GlycoSS: A DNA Glycosignal Sieve for Deciphering Spatially Resolved EpCAM-Specific Glycoforms

Malignant transformation of cancer is often accompanied by aberrant glycopatterns. Epithelial–mesenchymal transition (EMT) is a crucial biological process in cancer migration and invasion, accelerating cancer deterioration. High-precision analysis of protein–glycan spatial profiling in the EMT process is essential for elucidating glycosylation functions and cancer progression. However, the diversity of glycans in composition and conformation complicates their spatial analysis. Here, we develop a DNA glycosignal sieve (GlycoSS) visualization platform for screening glycoform expression with a protein spatial dimension. GlycoSS utilizes protein-anchored DNA nanoscanners of distinct lengths to control glycosignal readout, enabling protein–glycan distance modulations, and simultaneously orthogonally amplify glycoform output through signal amplification by an exchange reaction. Using GlycoSS, we screened EpCAM-specific hypoglycosylated glycoform signals in different breast cancer cell subtypes, especially characterizing the spatial distribution of glycans on the MCF-7 cell surface.

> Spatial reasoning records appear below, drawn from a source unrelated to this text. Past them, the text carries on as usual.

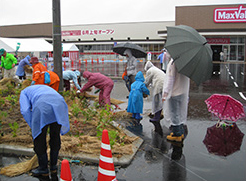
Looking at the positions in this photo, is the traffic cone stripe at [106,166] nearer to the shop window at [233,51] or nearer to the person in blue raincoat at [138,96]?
the person in blue raincoat at [138,96]

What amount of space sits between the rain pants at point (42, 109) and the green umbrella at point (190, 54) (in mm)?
2383

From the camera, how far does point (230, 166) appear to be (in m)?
4.77

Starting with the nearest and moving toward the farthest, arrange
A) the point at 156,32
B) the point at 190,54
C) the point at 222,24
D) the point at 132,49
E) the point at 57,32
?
the point at 190,54 → the point at 57,32 → the point at 132,49 → the point at 222,24 → the point at 156,32

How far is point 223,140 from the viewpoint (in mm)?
6074

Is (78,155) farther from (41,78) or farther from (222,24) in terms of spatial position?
(222,24)

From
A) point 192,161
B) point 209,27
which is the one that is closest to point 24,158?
point 192,161

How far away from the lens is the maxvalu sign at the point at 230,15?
38.2 meters

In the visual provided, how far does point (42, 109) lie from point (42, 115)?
0.08 meters

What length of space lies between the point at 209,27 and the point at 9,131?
1480 inches

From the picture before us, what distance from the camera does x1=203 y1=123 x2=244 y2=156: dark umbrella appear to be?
217 inches

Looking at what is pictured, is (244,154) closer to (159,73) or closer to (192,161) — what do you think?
(192,161)

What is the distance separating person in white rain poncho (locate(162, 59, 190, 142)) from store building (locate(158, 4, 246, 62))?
33447 millimetres

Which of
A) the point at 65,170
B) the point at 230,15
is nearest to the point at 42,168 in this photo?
the point at 65,170

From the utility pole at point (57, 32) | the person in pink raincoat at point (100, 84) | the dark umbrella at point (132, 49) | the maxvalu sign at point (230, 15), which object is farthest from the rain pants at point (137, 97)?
the maxvalu sign at point (230, 15)
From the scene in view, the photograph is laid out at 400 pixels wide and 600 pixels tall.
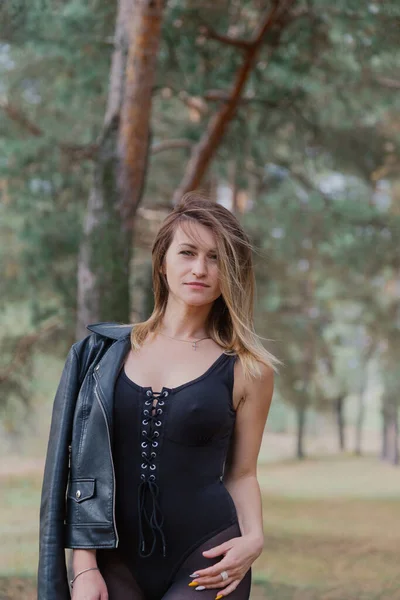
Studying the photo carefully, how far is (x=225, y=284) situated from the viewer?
2.57 m

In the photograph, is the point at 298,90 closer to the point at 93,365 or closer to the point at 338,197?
the point at 338,197

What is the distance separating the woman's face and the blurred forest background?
61 centimetres

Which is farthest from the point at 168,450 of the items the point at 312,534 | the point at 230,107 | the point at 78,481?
the point at 312,534

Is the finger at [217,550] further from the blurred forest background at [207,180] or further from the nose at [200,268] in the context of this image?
the blurred forest background at [207,180]

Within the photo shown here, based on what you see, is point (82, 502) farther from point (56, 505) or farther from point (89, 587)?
point (89, 587)

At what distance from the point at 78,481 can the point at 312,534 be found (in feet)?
34.5

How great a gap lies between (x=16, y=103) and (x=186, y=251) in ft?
32.5

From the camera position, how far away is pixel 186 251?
2580 millimetres

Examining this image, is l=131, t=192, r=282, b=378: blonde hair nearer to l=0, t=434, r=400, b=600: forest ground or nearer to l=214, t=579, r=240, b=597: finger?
l=214, t=579, r=240, b=597: finger

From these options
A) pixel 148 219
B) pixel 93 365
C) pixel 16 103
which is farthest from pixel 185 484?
pixel 148 219

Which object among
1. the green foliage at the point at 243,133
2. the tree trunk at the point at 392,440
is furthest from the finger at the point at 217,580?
the tree trunk at the point at 392,440

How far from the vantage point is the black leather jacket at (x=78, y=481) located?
7.70 ft

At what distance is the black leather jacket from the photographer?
2346mm

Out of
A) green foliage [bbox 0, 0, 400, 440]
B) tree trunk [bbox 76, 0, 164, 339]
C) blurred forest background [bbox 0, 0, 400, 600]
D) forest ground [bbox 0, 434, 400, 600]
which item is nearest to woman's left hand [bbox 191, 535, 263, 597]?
blurred forest background [bbox 0, 0, 400, 600]
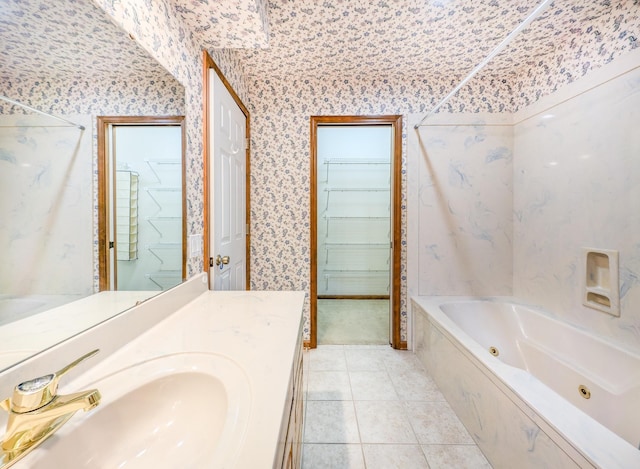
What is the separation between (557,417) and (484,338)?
1.23m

Considering that the EpCAM-specific N-glycan dysregulation in EMT is pivotal, GlycoSS revealed dynamic glycan fluctuations during IGF-1-induced EMT, revealing that the N-glycans were positively associated with tumor malignancy and metastasis. GlycoSS is anticipated to accelerate the identification of aberrant N-glycosylation in tumor progression, advancing systemic glycobiology insights. Notably, GlycoSS is capable of analyzing diverse glycoprotein profiles, offering additional dimensions into the role of glycoprotein nanoenvironments in regulating membrane protein function.